## TEXT EXCERPT

Sluggish economies of Britain and the US weigh on currency markets

By Sam Coxhead*:

Over the course of the last week further signs of a slowing global economy have emerged. In particular the outlook for the sluggish economies of Britain and the United States has softened again, and the prospects of 'lower for longer cash rates' increased.

There has been some progress on the Greek debt situation. The 'Troika' of the European Union, European Central Bank (ECB) and International Monetary Fund have ended their investigations positively. So long as the Greek administration can get pass marks on prospective budget cuts and privatisation schedules, the extension of bail funds will be forth coming and early July payments are likely to be made.

 Major Announcements last week:

- South African GDP 4.8% vs 4.2% expected
- New Zealand Trade balance 1.113B vs 603M expected
- Canadian GDP .3% vs .2% expected
- Canadian Current Account -8.9B vs -2.9B expected
- NBNZ NZ Business Confidence jumps to 38.3 from 14.2 previously
- Australian Building Approvals -1.3% vs -1.7% expected
- Euro-zone Unemployment rate 9.9% as expected
- US Consumer Confidence 60.8 vs 66.3 expected
- Australian GDP -1.2% vs -1.0% expected (although better than rumoured)

## RECORDS SHOWN
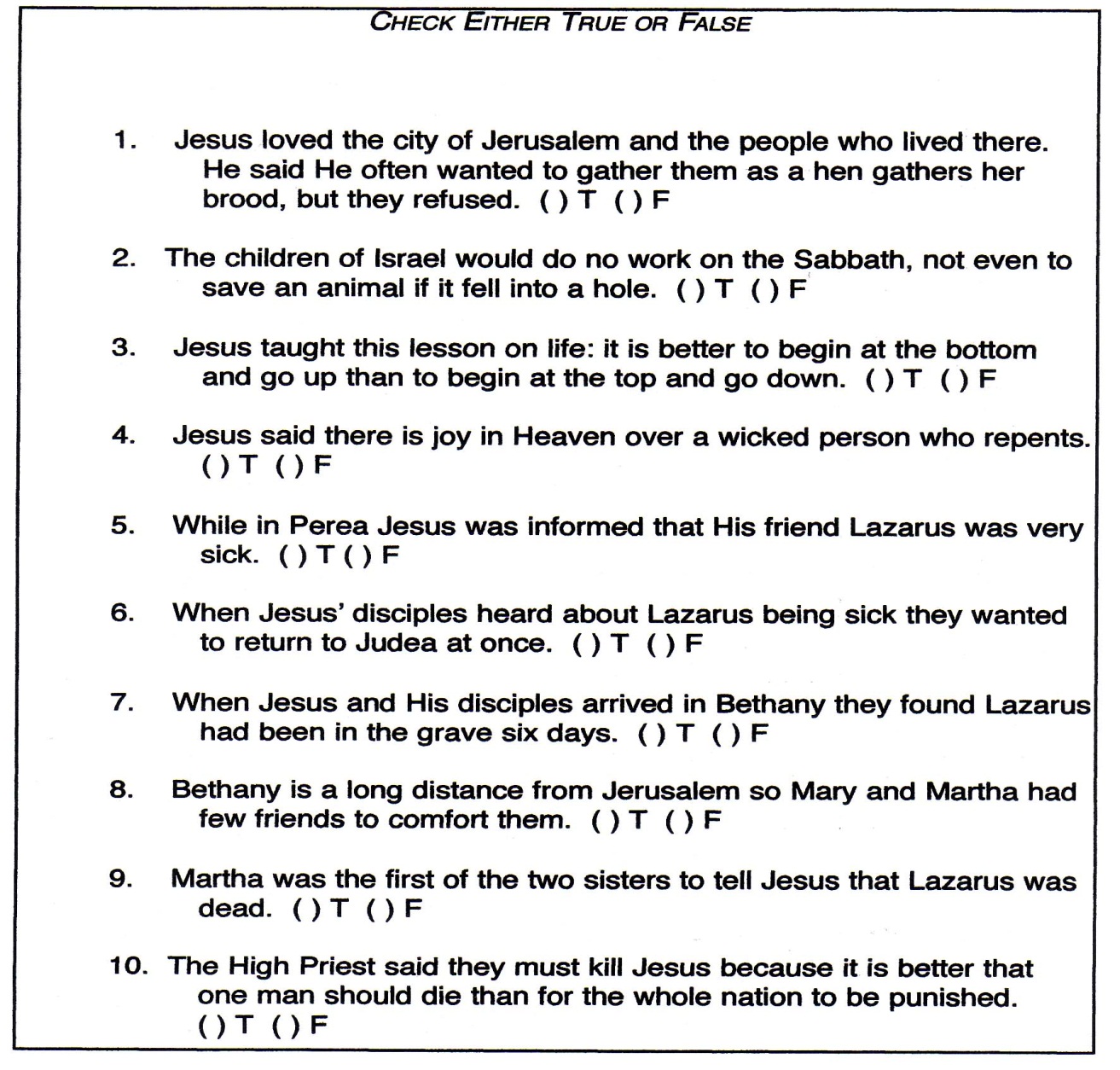 CHECK EITHER TRUE OR FALSE

1. Jesus loved the city of Jerusalem and the people who lived there. He said He often wanted to gather them as a hen gathers her brood, but they refused. ( ) T ( ) F

2. The children of Israel would do no work on the Sabbath, not even to save an animal if it fell into a hole. ( ) T ( ) F

3. Jesus taught this lesson on life: it is better to begin at the bottom and go up than to begin at the top and go down. ( ) T ( ) F

4. Jesus said there is joy in Heaven over a wicked person who repents. ( ) T ( ) F

5. While in Perea Jesus was informed that His friend Lazarus was very sick. ( ) T ( ) F

6. When Jesus' disciples heard about Lazarus being sick they wanted to return to Judea at once. ( ) T ( ) F

7. When Jesus and His disciples arrived in Bethany they found Lazarus had been in the grave six days. ( ) T ( ) F

8. Bethany is a long distance from Jerusalem so Mary and Martha had few friends to comfort them. ( ) T ( ) F

9. Martha was the first of the two sisters to tell Jesus that Lazarus was dead. ( ) T ( ) F

10. The High Priest said they must kill Jesus because it is better that one man should die than for the whole nation to be punished. ( ) T ( ) F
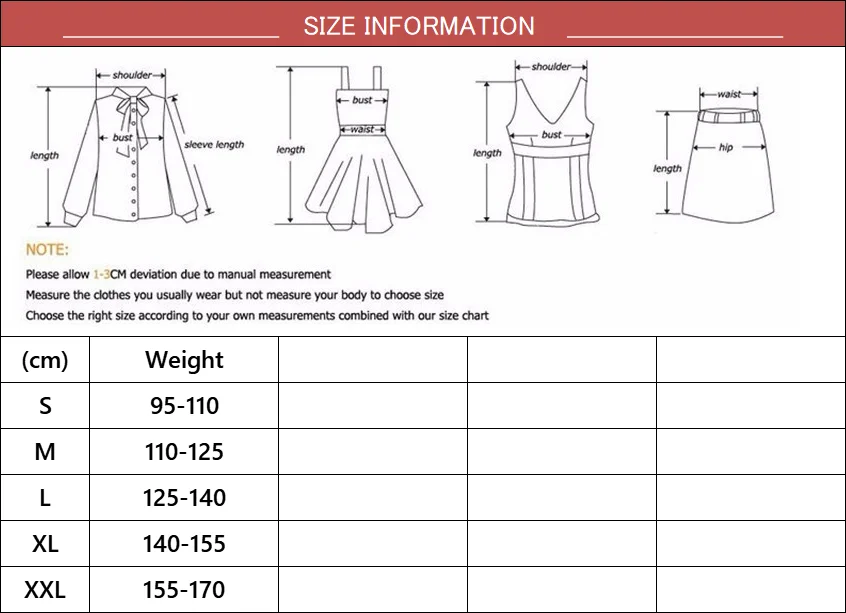 SIZE INFORMATION

shoulder
bust
length
sleeve length

bust
waist
length

shoulder
bust
length

waist
hip
length

NOTE:
Please allow 1-3CM deviation due to manual measurement
Measure the clothes you usually wear but not measure your body to choose size
Choose the right size according to your own measurements combined with our size chart

| (cm) | Weight | | | |
|---|---|---|---|---|
| S | 95-110 | | | |
| M | 110-125 | | | |
| L | 125-140 | | | |
| XL | 140-155 | | | |
| XXL | 155-170 | | | |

## ASSIGNED TASK
Reproduce the currency market report word for word, from "Sluggish economies of Britain and the US" to "cash rates' increased.".

## ANSWER SPACE
Sluggish economies of Britain and the US weigh on currency markets

By Sam Coxhead*:

Over the course of the last week further signs of a slowing global economy have emerged. In particular the outlook for the sluggish economies of Britain and the United States has softened again, and the prospects of 'lower for longer cash rates' increased.